The invention discloses an electronic ballast, in particular for the operation of gas discharge lamps, in which, in addition to the power semiconductor which is conventionally present, there is a further power semiconductor which provides the power needed for steady-state operation.

Claims

1. An electronic ballast having a first power semiconductor (4), in particular a MOSFET, whose power is dimensioned with respect to a start-up power, characterized in that the electronic ballast comprises at least one second power semiconductor (4′).

2. The electronic ballast as claimed in claim 1, the second power semiconductor (4′) having a power which is different from that of the first power semiconductor (4).

3. The electronic ballast as claimed in claim 1, the second power semiconductor (4′) having a lower power than the first power semiconductor (4).

4. The electronic ballast as claimed in claim 1, the first and second power semiconductors (4, 4′) being arranged in a parallel manner.

5. The electronic ballast as claimed in claim 1, provision also being made of a control unit (12) which drives the first and second power semiconductors (4, 4′).

6. The electronic ballast as claimed in claim 1, the control unit (12) driving the first and second power semiconductors (4, 4′) in such a manner that the first and second power semiconductors (4, 4′) are connected in parallel in order to provide the start-up power, as a result of which the start-up power is provided by both power semiconductors.

7. The electronic ballast as claimed in claim 1, the ballast changing to steady-state operation with a steady-state power after the starting operation with the start-up power, and the power for steady-state operation being provided by the second power semiconductor (4′).

8. The electronic ballast as claimed in claim 7, the control unit (12) driving the first and/or second power semiconductor (4, 4′) in such a manner that the steady-state power is provided by the second power semiconductor.

9. The electronic ballast as claimed in claim 1, provision also being made of a switching element (10) which is designed to deactivate the first power semiconductor (4).

10. The electronic ballast as claimed in claim 9, the switching element (10) being able to be driven using a control unit.

11. The electronic ballast as claimed in claim 2, the second power semiconductor (4′) having a lower power than the first power semiconductor (4).

12. The electronic ballast as claimed in claim 2, the first and second power semiconductors (4, 4′) being arranged in a parallel manner.

13. The electronic ballast as claimed in claim 3, the first and second power semiconductors (4, 4′) being arranged in a parallel manner.

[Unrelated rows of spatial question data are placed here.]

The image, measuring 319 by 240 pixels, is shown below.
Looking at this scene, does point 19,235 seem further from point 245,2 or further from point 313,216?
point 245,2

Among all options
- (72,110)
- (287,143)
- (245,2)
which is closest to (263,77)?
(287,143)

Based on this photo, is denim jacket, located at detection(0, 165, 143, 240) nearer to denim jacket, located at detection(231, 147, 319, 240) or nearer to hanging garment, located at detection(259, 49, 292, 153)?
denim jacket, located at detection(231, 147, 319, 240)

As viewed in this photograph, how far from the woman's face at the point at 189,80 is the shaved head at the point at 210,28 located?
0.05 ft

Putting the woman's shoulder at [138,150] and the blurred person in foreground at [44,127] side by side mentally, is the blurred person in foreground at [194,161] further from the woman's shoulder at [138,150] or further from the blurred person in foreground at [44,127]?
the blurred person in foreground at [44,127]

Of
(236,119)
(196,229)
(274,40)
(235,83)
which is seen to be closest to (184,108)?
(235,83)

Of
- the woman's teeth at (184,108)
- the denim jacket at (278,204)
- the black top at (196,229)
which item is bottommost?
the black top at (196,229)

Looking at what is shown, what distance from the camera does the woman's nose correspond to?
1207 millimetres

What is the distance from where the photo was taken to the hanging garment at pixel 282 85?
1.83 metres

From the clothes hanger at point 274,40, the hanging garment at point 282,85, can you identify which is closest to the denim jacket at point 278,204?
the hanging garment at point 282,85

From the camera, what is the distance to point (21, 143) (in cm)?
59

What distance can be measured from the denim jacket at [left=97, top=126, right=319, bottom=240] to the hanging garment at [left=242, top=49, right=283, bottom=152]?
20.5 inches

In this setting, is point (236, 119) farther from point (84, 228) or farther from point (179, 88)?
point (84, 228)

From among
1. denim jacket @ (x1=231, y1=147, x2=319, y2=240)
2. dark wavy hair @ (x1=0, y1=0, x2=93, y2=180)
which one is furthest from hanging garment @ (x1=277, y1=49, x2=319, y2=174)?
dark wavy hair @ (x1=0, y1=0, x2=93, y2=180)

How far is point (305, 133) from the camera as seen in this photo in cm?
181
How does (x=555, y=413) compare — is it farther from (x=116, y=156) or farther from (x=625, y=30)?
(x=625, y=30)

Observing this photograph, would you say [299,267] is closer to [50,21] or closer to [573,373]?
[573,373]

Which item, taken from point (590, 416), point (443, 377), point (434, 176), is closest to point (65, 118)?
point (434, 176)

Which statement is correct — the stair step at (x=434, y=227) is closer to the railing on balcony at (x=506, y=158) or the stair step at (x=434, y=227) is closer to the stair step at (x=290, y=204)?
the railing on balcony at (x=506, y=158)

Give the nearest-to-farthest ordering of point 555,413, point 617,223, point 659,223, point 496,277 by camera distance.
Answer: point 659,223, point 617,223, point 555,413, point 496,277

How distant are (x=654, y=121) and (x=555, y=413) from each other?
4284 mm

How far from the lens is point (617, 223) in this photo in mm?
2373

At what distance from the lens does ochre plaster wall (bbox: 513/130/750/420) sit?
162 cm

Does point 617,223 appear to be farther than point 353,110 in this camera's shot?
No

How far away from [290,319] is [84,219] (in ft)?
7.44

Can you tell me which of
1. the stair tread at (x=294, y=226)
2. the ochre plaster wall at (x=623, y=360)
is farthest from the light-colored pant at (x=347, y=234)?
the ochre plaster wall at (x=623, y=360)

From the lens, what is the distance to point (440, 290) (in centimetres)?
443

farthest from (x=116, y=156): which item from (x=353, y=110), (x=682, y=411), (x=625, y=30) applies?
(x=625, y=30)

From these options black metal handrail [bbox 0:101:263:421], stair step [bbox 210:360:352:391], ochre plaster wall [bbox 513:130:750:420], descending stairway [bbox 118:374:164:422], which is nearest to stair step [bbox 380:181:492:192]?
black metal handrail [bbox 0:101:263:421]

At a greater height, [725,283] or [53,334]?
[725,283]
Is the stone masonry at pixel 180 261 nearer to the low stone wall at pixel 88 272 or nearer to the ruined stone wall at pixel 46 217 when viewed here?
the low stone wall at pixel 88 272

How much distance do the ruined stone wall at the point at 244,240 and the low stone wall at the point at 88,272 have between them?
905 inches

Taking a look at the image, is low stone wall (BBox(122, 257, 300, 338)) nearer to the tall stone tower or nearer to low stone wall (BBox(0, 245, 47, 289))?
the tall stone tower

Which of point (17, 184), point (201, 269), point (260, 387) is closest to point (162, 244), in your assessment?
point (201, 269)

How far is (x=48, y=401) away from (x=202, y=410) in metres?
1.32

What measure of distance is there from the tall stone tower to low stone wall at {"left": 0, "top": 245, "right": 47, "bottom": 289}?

14. The electronic ballast as claimed in claim 2, provision also being made of a control unit (12) which drives the first and second power semiconductors (4, 4′).

15. The electronic ballast as claimed in claim 2, the control unit (12) driving the first and second power semiconductors (4, 4′) in such a manner that the first and second power semiconductors (4, 4′) are connected in parallel in order to provide the start-up power, as a result of which the start-up power is provided by both power semiconductors.

16. The electronic ballast as claimed in claim 2, the ballast changing to steady-state operation with a steady-state power after the starting operation with the start-up power, and the power for steady-state operation being provided by the second power semiconductor (4′).

17. The electronic ballast as claimed in claim 2, provision also being made of a switching element (10) which is designed to deactivate the first power semiconductor (4).